En couverture

Raphaël à Ti-Jean

4 avril 2014

L’ESPRIT DE FAMILLE

Élie Castiel
CRITIQUE
★★★
½

Tout en étant conscient des nouvelles normes ethno-démographiques, le théâtre québécois est en constante recherche d’une identité nationale qui lui est propre. Force est de souligner que cette quête se traduit par une écriture qui privilégie souvent la nostalgie, mais qui est au fond un cri politique pour la survie.

Car, ici, derrière cette famille disloquée, dont un des membres, l’aîné, tente par tous les moyens de maintenir l’héritage familial, c’est aussi le cri de tout un peuple qui ne tient pas à disparaître. Partir, s’exiler, tout oublier, épouser le temps présent, se confondre dans la foule anonyme parmi toutes les ethnies du monde. C’est aussi de cela que parle Raphaël à Ti-Jean.

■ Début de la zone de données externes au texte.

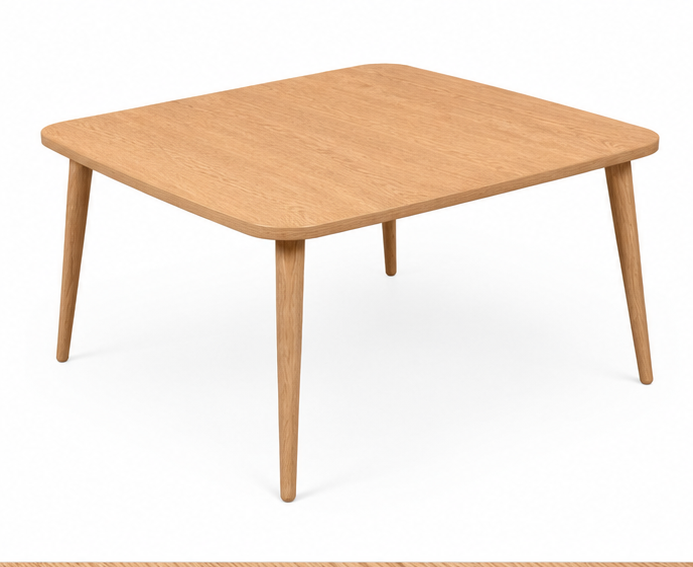 Zalto Sofabord 90 x 45 x 90 cm - Natur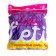 Latex ball 12 ", pastel, set 100 pcs., Lilac color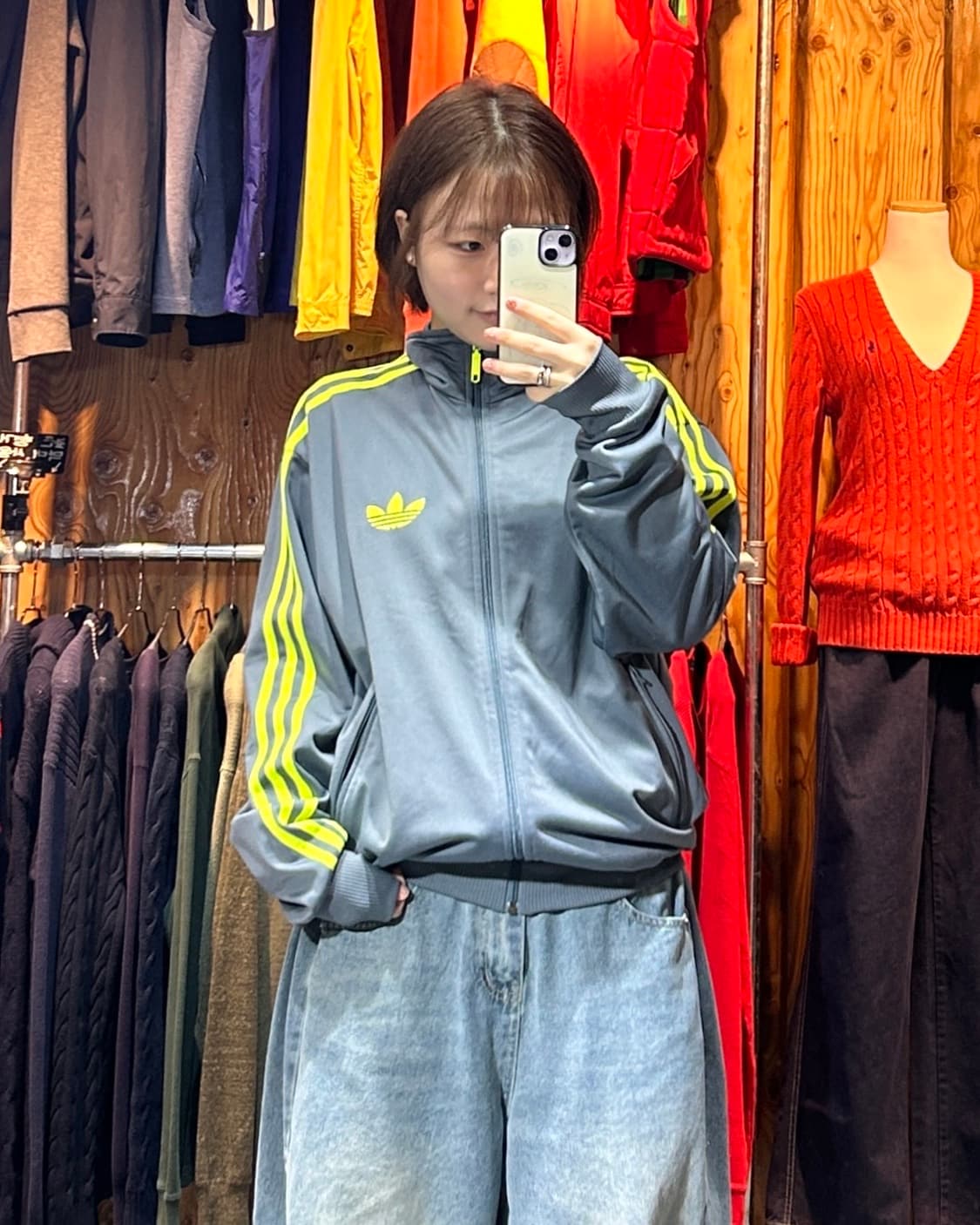 L 아디다스 OG 피이어버드 회형 트랙탑 상품이미지1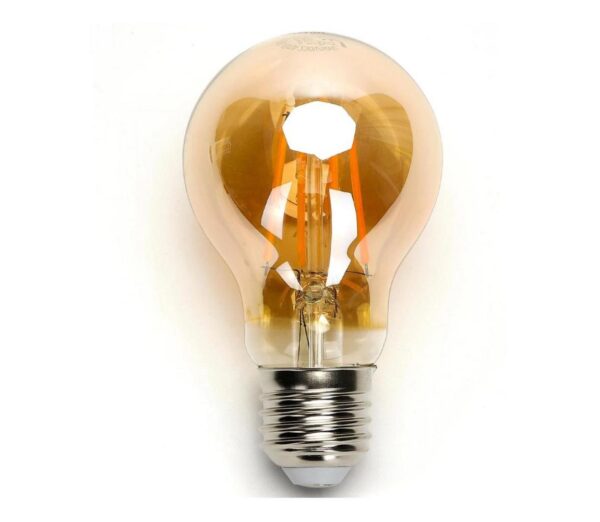 B.V. LED Izzó A60 E27/6W/230V 2200K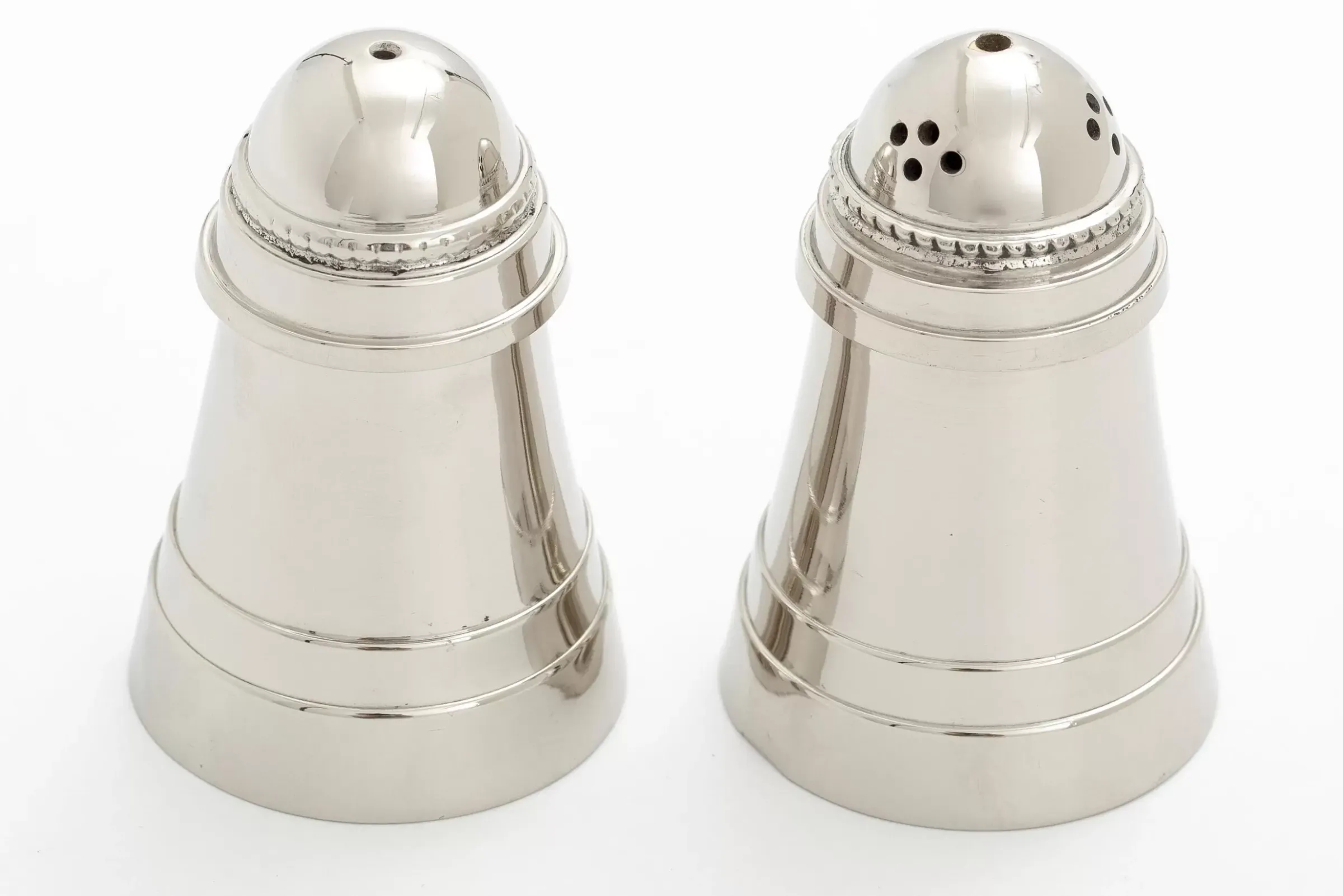 Accessoires^Flamant Babimo, Ensemble Poivre Et Sel, Nickel, Ensemble De 2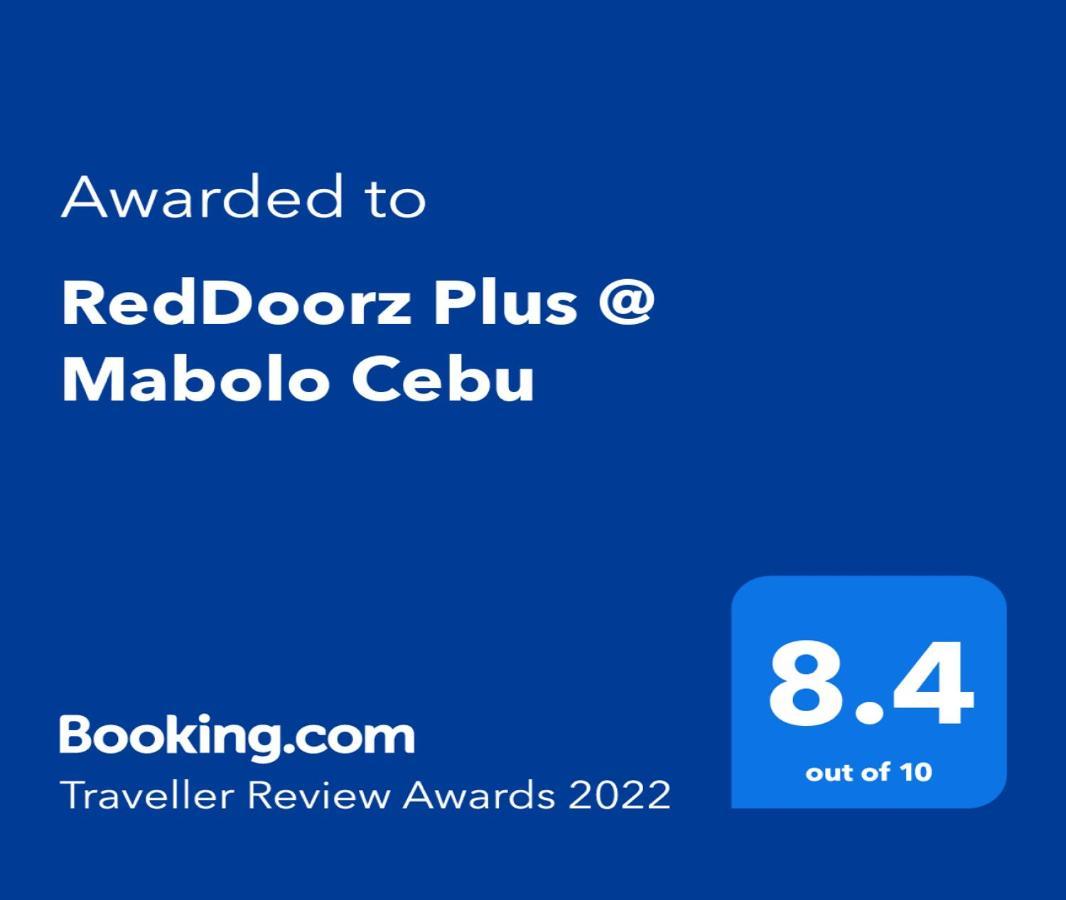 Reddoorz Plus @ Mabolo Cebu Exterior foto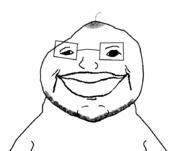 anthony_fantano glasses lips stubble variant:anthony variant:unknown // 895x703 // 8.5KB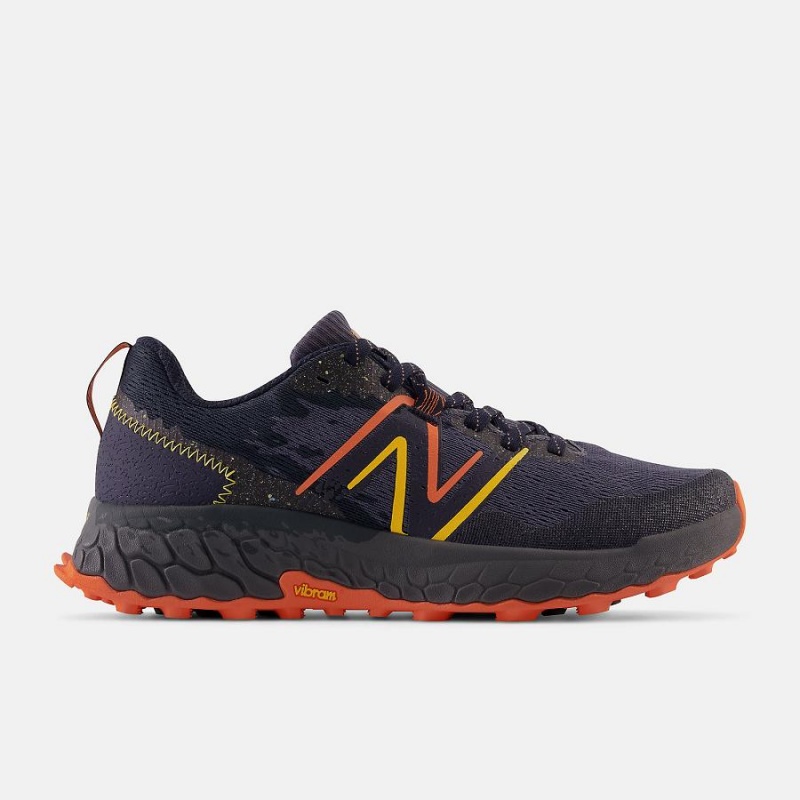 Zapatillas de Senderismo New Balance Fresh Foam X Hierro v7 Hombre Negras | EC 1871WY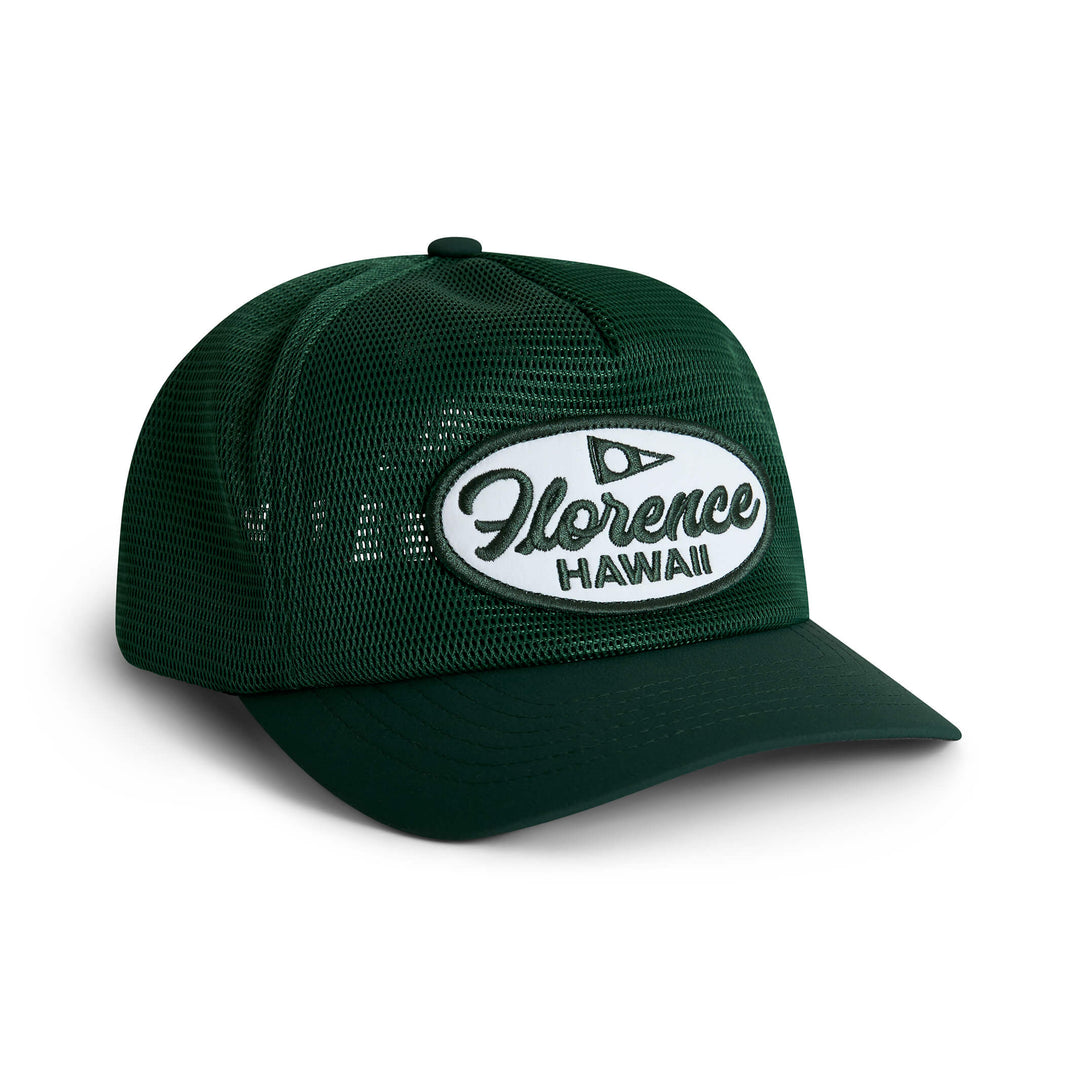 Color:Sycamore-Hawaii Mesh Trucker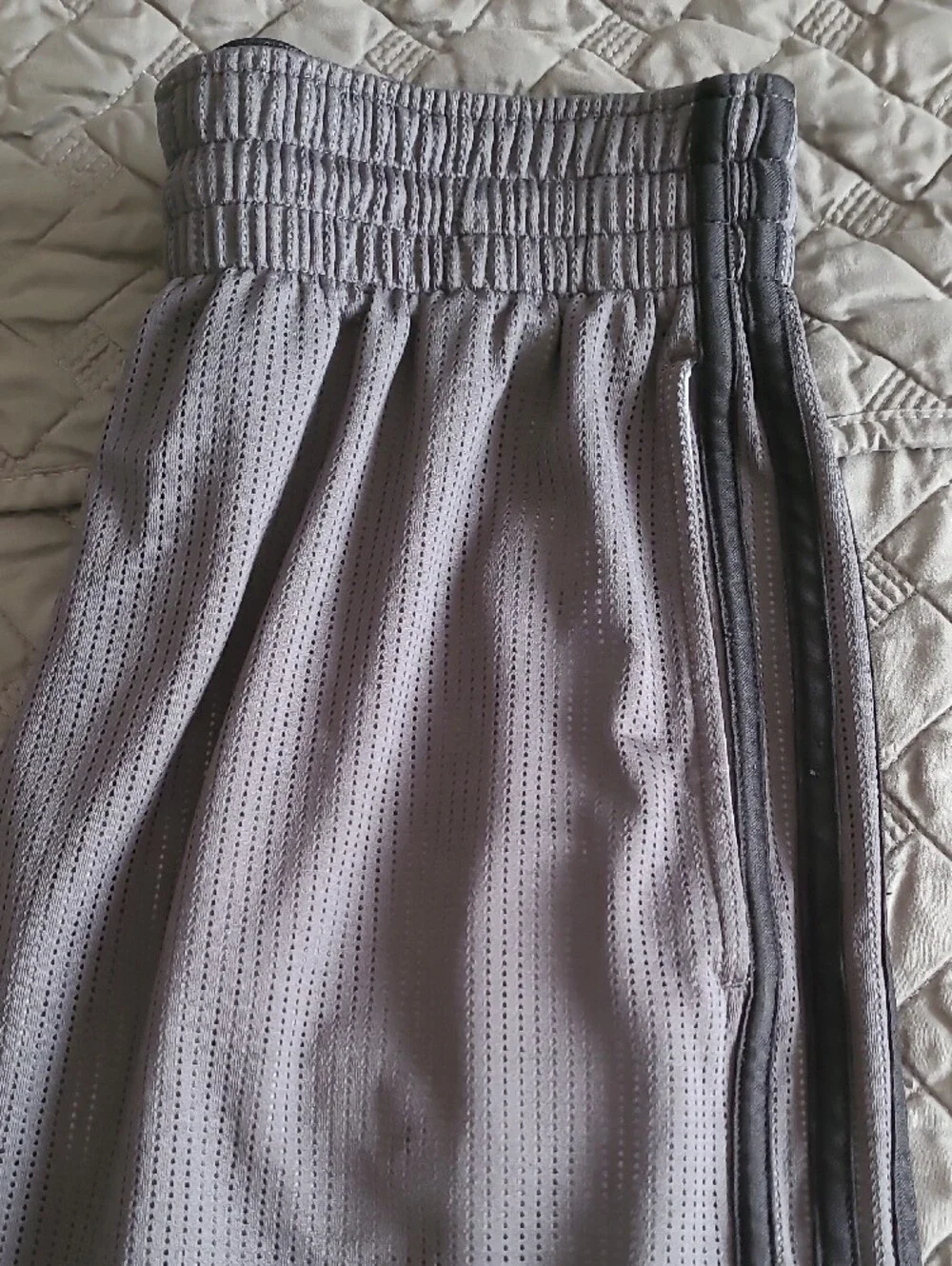 adidas gray mesh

Titre d’autant plus évocateur qu’il suggère l’Histoire qu’un grand raconte à un petit, pour qu’il reconnaisse ses origines, sa langue, pour qu’il les conserve à son tour et les lègue à ceux qui le suivront. Sur ce point Cédric Landry a écrit une pièce d’une émouvante sonorité politique. Tout cela est inscrit en filigrane, à travers des mots simples, des paroles de tous les jours, des émotions qu’on cache, des sous-entendus qu’on caresse puisque occultés.

Mais lorsque dans une scène exceptionnelle, les mots éclatent, directs, sans symbolisme, crus, le cri de désespoir et de rédemption se fait entendre courageusement. C’est là l’un des moments les plus forts dans Raphaël à T-Jean. Pièce farouchement québécoise (et c’est tant mieux !), elle ne sombre jamais dans le pathos ni dans la démagogie gratuite, optant pour un naturalisme bienvenu.

La proximité de la scène avec le public rend le drame encore plus humain, rapproche l’imaginaire au réel et donne à ce vibrant hommage aux racines une poignante véracité. Pour rendre ces personnages aussi vulnérables que courageux, des comédiens hors-pair : Catherine Allard, sensible et combative ; Hubert Proulx, d’une immense tendresse derrière son accoutrement de street-wise, Frédéric Blanchette, d’un charisme bienveillant, et surtout Yves Bélanger, magnifique comédien, jouant le registre de la force et de la tendresse avec une vibrante émotion. Mais il y a aussi un metteur en scène, Eudore Belzile, judicieusement inspiré par la plume raffinée d’un Cédric Landry humain, trop humain.

DRAME FAMILIAL
Texte :
Cédric Landry – Mise en scène : Eudore Belzile – Décors : Marc Senécal – Costumes : Dominic Thibault – Éclairages : André Rioux – Musique : Sébastien Thériault – Comédiens : Catherine Allard, Yves Bélanger, Frédéric Blanchette, Hubert Proulx – Durée : 1 h 20 (sans entracte)  – Représentations : Jusqu’au 19 avril 2014 – La Licorne.

COTES
★★★★★ Exceptionnel. ★★★★ Remarquable. ★★★ Très bon. ★★ Bon. Moyen. Mauvais. ☆☆ Nul … et aussi ½ — LES COTES REFLÈTENT L’AVIS DES SIGNATAIRES.